The Small Things

Enda Walsh
Paines Plough
Menier Chocolate Factory
(2005)

The Small Things publicity image

Paines Plough, under new National Theatre of Scotland director Vicky Featherstone, have carved out a place as leaders in the development of new writing.

This Other England seems a misnomer for their new season of four plays at the Menier Chocolate Factory, in that there are playwrights from three of the four corners of the British Isles. Quite why Wales has been neglected is unclear, especially when the company continues to work with Abi Morgan and Gary Owen.

The opening play is by London-based Irishman Enda Walsh, best known for another claustrophobic two-hander, Disco Pigs, which after cult stage success became a feature film. It features two elderly people on a long, narrow slice of stage space, symbolising the precariousness of their world. Literally nothing is grounded in Neil Warmington's set. The armchairs, tables and even ceramic knick knacks are all suspended.

From separate mountain tops, Bernard Gallagher's old man and Valerie Lilley's old woman initially deliver seemingly unrelated monologues punctuated by their alarm clocks, like chess players who come into action on a clock's striking.

She talks of her control freak father's manipulation of her life where everything runs by clockwork, while his subject is childhood lust for his mother.

The pair with their North Country accents became friends between the ages of 6 and 12, sharing a mutually embarrassing experience at a swimming pool. To this point, the story is opaque but genial enough.
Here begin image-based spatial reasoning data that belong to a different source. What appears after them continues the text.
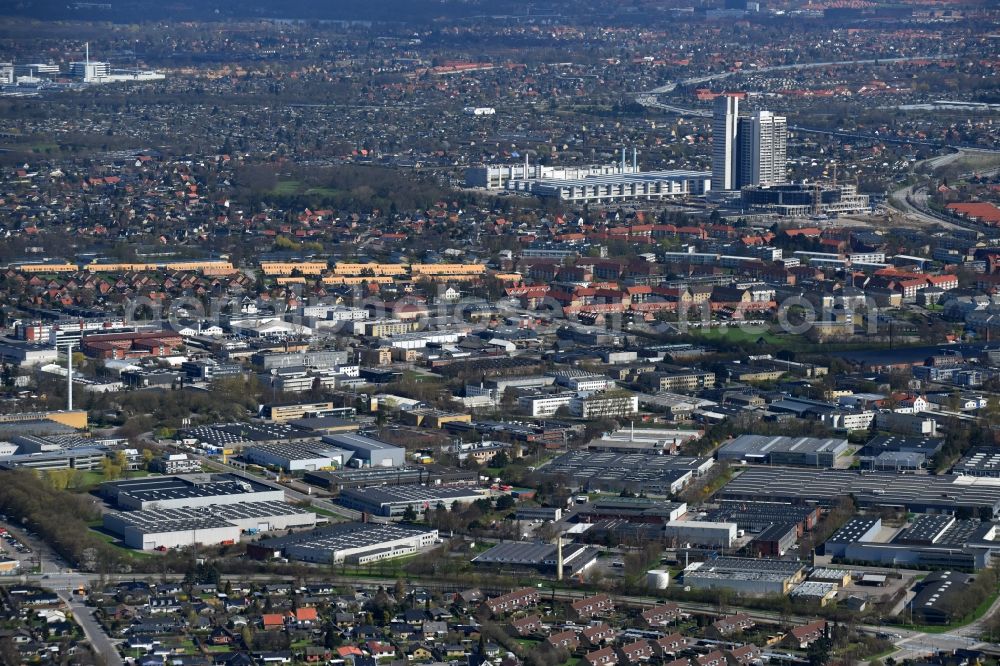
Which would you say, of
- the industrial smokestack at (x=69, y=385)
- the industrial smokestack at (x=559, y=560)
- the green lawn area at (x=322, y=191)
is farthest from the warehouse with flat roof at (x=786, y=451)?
the green lawn area at (x=322, y=191)

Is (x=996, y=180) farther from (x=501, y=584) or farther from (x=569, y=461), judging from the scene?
(x=501, y=584)

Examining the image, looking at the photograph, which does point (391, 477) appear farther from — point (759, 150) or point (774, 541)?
point (759, 150)

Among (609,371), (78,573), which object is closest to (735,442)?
(609,371)

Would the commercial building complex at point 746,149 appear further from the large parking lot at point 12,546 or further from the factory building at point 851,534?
the large parking lot at point 12,546

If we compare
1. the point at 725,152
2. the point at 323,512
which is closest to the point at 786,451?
the point at 323,512

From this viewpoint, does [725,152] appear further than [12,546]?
Yes

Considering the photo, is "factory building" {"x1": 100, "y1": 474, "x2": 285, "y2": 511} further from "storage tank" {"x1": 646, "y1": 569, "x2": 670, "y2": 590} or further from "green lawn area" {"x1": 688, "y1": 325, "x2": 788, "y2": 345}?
"green lawn area" {"x1": 688, "y1": 325, "x2": 788, "y2": 345}
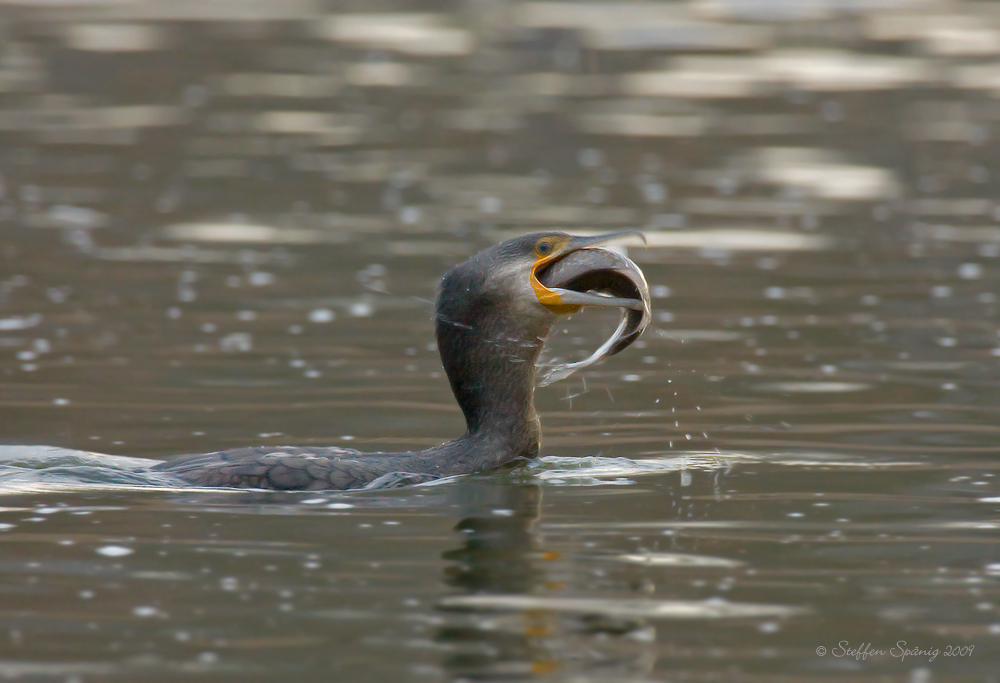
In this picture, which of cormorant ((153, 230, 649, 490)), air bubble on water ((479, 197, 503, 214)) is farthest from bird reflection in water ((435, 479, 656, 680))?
air bubble on water ((479, 197, 503, 214))

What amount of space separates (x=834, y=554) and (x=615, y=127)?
17.0 metres

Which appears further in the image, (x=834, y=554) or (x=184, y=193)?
(x=184, y=193)

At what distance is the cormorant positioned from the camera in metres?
8.47

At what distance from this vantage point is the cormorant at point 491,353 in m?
8.47

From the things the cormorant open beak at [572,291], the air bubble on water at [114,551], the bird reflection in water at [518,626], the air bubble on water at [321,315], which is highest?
the air bubble on water at [321,315]

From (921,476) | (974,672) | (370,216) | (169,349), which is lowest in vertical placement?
(974,672)

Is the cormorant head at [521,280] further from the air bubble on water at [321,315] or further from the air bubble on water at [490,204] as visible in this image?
the air bubble on water at [490,204]

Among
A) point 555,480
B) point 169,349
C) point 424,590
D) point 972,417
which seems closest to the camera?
point 424,590

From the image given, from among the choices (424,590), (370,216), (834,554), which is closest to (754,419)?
(834,554)

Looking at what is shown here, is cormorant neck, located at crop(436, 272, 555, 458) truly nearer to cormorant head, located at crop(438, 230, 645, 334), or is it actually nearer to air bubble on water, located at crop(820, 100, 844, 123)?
cormorant head, located at crop(438, 230, 645, 334)

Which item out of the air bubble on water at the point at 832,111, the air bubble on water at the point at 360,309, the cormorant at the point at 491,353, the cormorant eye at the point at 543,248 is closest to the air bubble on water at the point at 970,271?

Then The Small Things moves into the chilling territory explored by Caryl Churchill in Far Away. Into the story of burgeoning pre-teen love comes the man from the chip shop. He cuts tongues silencing the village's children, not metaphorically but literally.

Soon, we have descended into a terrifying society where genocide is the norm. Whether the setting is This Other England in the future or an imaginary country, ceases to matter. Walsh and his characters have the ability to send many chills down the spine as the full scale of the horror emerges, counterpointed by the love of the pair still strong so many years later. This endures despite their ignorance as to whether the other is even alive.

Under Miss Featherstone's direction, the performances are both excellent and, after the mysterious opening, the play achieves its goal of presenting genocide from an offbeat viewpoint that personalises the horrors. The Small Things does not always provide comfortable viewing but it should be seen.